--- Source material ---
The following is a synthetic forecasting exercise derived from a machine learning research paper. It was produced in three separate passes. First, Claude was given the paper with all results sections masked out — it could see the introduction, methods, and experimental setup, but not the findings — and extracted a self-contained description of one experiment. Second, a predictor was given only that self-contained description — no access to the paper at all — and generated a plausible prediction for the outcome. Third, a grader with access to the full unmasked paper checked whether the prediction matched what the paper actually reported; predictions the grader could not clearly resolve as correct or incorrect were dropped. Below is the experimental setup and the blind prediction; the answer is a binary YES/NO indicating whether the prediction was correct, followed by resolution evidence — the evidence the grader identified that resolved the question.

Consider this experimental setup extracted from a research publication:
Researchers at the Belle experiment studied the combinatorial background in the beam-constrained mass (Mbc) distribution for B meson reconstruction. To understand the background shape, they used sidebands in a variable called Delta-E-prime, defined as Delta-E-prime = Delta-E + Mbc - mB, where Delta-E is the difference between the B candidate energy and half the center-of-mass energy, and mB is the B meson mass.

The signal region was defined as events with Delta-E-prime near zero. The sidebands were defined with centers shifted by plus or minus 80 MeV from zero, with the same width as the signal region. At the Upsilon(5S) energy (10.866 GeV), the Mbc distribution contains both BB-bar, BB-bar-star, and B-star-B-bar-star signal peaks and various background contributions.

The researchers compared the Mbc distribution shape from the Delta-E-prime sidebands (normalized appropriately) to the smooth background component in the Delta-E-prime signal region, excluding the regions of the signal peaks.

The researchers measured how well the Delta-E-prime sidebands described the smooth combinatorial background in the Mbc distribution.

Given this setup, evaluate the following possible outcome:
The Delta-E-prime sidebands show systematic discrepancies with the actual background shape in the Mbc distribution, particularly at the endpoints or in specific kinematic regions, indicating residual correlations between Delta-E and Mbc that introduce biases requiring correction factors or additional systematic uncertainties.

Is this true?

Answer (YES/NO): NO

--- Task brief ---
Only the lines above starting at the line that holds "The researchers measured" and ending at the line that holds "Given this setup, evaluate" are to be repeated, exactly and in full.

--- Result of the exercise ---
The researchers measured how well the Delta-E-prime sidebands described the smooth combinatorial background in the Mbc distribution.

Given this setup, evaluate the following possible outcome:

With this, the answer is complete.